* [Given exercise]
Reproduce the material word for word, starting at its beginning and ending with the line that contains "4.12 meters". Omit the pictures.

* [Exercise materials]
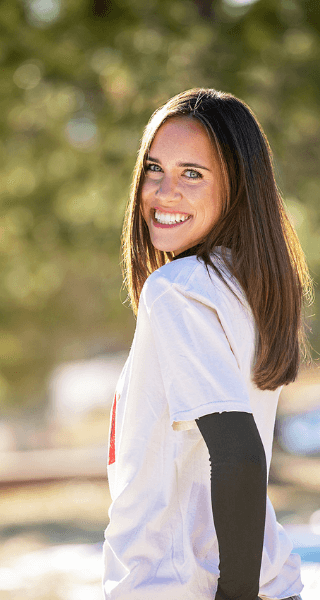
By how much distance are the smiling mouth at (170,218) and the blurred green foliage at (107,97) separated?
4.12 meters

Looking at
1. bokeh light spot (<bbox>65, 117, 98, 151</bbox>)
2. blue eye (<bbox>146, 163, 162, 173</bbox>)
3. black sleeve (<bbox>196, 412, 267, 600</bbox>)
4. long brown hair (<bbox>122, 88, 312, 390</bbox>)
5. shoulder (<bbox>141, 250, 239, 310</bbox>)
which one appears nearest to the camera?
black sleeve (<bbox>196, 412, 267, 600</bbox>)

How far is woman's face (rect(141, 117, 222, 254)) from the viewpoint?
1.45 m

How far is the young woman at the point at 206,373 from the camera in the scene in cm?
→ 111

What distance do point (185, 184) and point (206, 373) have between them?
0.52 meters

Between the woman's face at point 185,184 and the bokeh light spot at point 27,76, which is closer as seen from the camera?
the woman's face at point 185,184

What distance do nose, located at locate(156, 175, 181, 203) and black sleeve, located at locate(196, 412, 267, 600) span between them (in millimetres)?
566

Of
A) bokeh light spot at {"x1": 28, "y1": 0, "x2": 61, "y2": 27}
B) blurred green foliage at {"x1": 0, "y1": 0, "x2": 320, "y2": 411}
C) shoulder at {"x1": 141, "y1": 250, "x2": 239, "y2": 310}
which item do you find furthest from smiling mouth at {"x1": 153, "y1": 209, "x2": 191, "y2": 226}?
bokeh light spot at {"x1": 28, "y1": 0, "x2": 61, "y2": 27}

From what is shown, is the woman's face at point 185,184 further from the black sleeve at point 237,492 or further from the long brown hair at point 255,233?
the black sleeve at point 237,492

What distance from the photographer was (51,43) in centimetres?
550

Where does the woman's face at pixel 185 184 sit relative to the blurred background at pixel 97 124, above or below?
below

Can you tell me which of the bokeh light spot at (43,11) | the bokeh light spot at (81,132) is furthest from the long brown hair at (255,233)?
the bokeh light spot at (81,132)

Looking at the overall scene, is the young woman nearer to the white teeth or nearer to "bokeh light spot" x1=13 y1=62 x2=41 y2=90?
the white teeth

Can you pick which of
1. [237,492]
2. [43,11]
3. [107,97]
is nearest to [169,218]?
[237,492]

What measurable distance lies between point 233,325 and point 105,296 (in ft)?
21.4
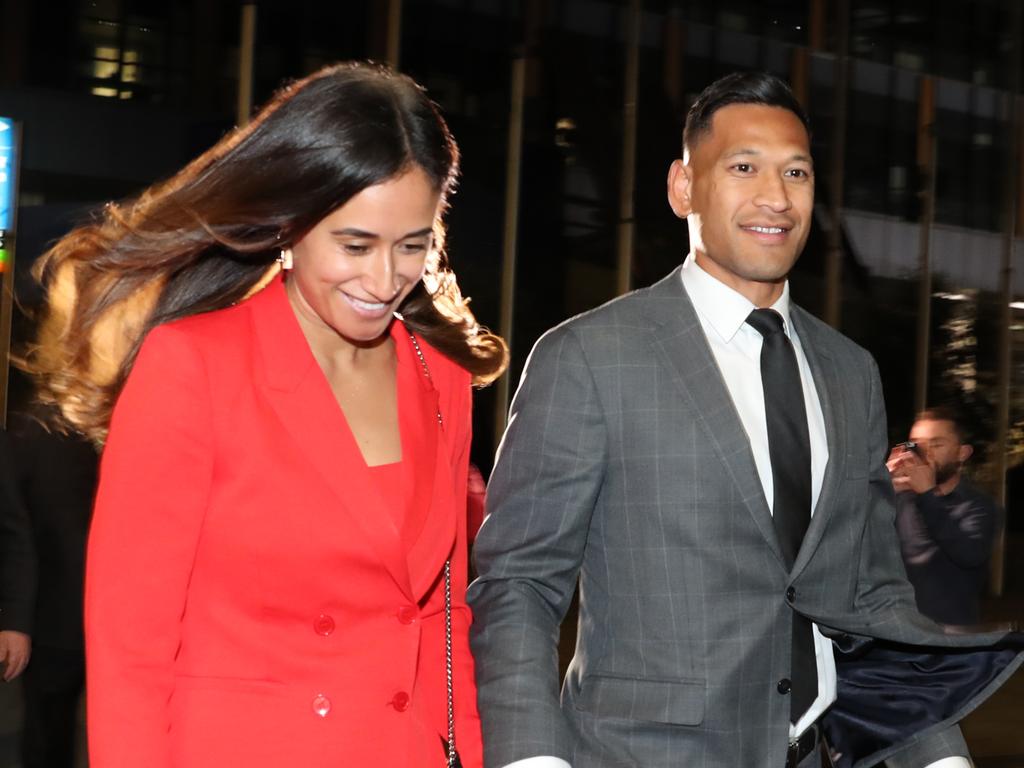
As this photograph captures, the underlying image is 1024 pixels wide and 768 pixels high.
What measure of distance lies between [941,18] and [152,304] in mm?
16779

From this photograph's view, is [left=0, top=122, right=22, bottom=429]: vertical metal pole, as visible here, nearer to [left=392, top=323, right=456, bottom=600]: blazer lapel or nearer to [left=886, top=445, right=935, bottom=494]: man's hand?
[left=886, top=445, right=935, bottom=494]: man's hand

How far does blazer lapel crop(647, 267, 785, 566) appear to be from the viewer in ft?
8.46

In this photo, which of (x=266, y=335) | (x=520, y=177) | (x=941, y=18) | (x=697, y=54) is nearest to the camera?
(x=266, y=335)

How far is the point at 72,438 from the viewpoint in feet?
17.4

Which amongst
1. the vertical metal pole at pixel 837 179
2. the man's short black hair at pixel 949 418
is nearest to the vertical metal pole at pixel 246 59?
the man's short black hair at pixel 949 418

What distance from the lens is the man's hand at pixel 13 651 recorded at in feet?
16.8

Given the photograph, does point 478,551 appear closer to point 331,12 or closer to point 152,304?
point 152,304

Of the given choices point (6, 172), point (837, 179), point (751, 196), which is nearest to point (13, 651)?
point (751, 196)

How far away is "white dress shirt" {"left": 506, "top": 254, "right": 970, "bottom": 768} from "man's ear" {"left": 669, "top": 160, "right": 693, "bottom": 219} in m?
0.11

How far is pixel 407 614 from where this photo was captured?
2.41 metres

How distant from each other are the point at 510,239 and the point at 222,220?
11.0 m

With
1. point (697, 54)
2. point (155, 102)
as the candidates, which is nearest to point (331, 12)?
point (155, 102)

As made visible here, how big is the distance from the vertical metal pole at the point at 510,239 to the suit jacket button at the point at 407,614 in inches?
424

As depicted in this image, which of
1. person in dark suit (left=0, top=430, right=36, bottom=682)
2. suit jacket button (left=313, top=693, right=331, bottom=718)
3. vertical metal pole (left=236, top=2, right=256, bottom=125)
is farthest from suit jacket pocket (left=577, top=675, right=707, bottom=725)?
vertical metal pole (left=236, top=2, right=256, bottom=125)
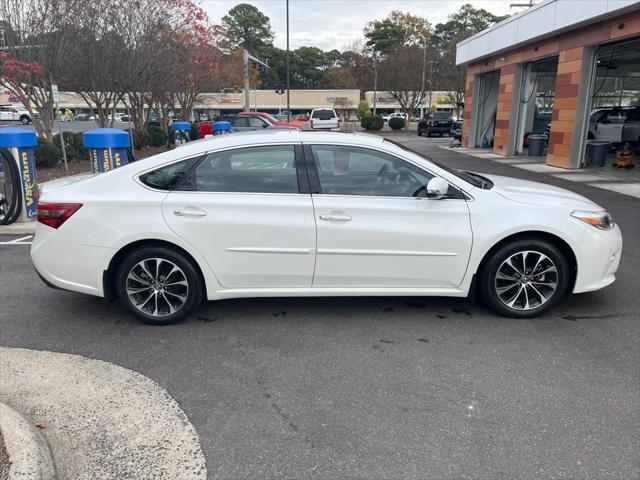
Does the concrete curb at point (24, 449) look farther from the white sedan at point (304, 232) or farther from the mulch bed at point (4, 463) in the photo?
the white sedan at point (304, 232)

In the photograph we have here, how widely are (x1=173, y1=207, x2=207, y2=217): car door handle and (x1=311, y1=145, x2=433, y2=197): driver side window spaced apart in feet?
3.26

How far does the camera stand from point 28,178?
7867 millimetres

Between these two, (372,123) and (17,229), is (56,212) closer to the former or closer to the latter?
(17,229)

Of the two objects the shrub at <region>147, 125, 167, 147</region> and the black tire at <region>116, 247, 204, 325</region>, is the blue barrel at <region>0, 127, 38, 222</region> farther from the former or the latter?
the shrub at <region>147, 125, 167, 147</region>

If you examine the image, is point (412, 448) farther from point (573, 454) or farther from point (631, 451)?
point (631, 451)

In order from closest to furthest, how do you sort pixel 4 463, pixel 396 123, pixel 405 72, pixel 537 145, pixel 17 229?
pixel 4 463, pixel 17 229, pixel 537 145, pixel 396 123, pixel 405 72

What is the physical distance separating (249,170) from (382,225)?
46.6 inches

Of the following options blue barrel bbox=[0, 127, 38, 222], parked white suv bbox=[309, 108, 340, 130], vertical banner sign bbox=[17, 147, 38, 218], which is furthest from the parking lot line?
parked white suv bbox=[309, 108, 340, 130]

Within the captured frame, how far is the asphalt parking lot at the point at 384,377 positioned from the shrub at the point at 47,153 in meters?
9.78

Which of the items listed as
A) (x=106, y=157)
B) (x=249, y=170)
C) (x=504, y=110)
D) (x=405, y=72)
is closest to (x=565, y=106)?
(x=504, y=110)

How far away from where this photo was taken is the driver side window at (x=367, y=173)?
416 centimetres

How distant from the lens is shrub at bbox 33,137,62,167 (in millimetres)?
13500

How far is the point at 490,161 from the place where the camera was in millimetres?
18797

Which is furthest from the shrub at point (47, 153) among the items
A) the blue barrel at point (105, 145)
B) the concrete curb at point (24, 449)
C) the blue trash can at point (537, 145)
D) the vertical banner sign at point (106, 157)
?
the blue trash can at point (537, 145)
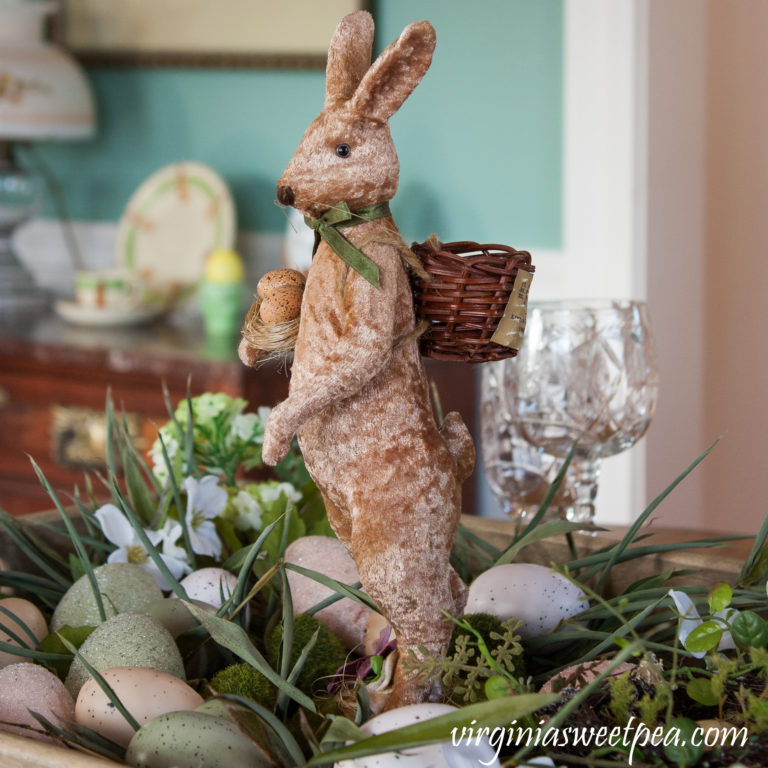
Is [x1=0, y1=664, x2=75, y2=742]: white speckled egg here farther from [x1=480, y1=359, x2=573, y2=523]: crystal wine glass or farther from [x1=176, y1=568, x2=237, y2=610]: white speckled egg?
[x1=480, y1=359, x2=573, y2=523]: crystal wine glass

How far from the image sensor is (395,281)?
1.56 ft

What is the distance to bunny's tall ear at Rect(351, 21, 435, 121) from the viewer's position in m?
0.45

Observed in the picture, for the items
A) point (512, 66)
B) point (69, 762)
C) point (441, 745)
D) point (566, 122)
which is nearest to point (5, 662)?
point (69, 762)

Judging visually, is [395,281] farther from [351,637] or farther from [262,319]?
[351,637]

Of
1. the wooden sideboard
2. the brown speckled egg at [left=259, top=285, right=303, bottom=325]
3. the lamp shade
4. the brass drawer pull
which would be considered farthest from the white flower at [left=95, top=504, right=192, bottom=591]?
the lamp shade

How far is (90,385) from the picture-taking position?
168 cm

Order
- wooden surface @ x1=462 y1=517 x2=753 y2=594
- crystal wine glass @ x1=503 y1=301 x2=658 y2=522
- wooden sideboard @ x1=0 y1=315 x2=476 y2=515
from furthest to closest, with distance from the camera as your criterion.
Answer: wooden sideboard @ x1=0 y1=315 x2=476 y2=515
crystal wine glass @ x1=503 y1=301 x2=658 y2=522
wooden surface @ x1=462 y1=517 x2=753 y2=594

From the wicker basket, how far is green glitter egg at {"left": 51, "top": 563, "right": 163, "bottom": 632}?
A: 0.24 meters

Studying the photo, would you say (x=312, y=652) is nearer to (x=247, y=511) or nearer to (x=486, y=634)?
(x=486, y=634)

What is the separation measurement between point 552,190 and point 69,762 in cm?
137

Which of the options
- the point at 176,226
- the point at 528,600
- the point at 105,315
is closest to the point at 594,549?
the point at 528,600

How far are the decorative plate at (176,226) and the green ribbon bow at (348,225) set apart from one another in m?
1.47

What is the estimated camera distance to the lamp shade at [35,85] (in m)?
1.89

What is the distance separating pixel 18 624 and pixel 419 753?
287 mm
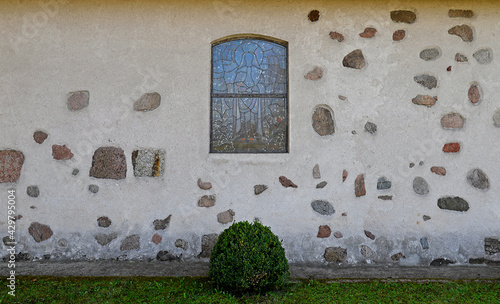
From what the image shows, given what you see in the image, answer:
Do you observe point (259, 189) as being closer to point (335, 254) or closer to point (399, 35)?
point (335, 254)

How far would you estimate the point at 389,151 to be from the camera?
10.9 feet

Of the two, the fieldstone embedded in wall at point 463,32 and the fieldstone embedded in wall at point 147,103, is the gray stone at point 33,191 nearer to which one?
the fieldstone embedded in wall at point 147,103

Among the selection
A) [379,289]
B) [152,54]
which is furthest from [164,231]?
[379,289]

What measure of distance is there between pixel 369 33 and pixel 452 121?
116cm

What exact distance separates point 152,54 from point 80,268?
6.74 ft

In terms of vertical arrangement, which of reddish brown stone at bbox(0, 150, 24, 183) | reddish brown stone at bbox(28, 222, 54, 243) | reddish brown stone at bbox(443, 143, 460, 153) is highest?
reddish brown stone at bbox(443, 143, 460, 153)

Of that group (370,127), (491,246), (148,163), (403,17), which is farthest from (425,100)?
(148,163)

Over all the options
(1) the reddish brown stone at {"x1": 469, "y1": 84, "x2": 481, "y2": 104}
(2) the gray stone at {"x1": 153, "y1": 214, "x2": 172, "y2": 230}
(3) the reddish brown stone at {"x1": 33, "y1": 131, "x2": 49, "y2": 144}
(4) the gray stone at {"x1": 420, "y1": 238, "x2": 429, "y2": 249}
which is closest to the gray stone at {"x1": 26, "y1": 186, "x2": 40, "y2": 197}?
(3) the reddish brown stone at {"x1": 33, "y1": 131, "x2": 49, "y2": 144}

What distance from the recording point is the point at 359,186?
3.30 metres

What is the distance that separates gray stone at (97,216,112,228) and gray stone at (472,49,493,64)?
3.83m

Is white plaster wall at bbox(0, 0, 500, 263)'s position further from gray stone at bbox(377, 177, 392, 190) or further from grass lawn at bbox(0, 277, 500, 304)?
grass lawn at bbox(0, 277, 500, 304)

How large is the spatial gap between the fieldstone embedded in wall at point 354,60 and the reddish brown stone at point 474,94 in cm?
105

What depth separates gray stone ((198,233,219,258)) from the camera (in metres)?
3.26

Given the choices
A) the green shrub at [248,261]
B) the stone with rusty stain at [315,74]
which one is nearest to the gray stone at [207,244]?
the green shrub at [248,261]
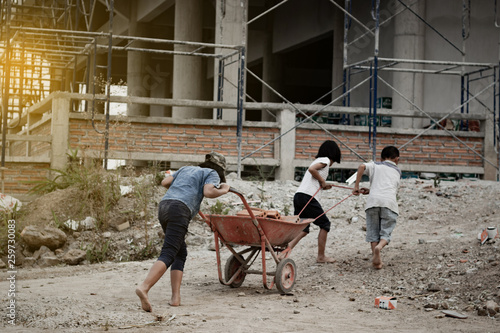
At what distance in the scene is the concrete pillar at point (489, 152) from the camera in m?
13.6

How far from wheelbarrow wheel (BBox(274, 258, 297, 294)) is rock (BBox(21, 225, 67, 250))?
363cm

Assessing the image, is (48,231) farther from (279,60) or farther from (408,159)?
(279,60)

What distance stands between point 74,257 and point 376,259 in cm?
385

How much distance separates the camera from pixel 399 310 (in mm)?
5898

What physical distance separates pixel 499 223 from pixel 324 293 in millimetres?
3445

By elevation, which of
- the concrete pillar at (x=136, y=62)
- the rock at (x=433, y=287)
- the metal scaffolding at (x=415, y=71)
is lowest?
the rock at (x=433, y=287)

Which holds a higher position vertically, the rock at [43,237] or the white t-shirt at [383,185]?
the white t-shirt at [383,185]

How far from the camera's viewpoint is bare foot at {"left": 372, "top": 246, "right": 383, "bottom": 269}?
23.6 feet

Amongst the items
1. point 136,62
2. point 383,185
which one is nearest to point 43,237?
point 383,185

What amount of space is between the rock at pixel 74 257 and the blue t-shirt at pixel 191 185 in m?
3.16

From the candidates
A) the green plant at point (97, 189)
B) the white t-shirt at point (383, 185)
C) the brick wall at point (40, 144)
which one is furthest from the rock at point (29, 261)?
the white t-shirt at point (383, 185)

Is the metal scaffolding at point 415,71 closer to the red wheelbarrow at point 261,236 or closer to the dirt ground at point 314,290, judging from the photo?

* [Exercise output]
By how much distance are the smiling mouth at (170,218) and the blurred green foliage at (107,97) separated?
4.12 meters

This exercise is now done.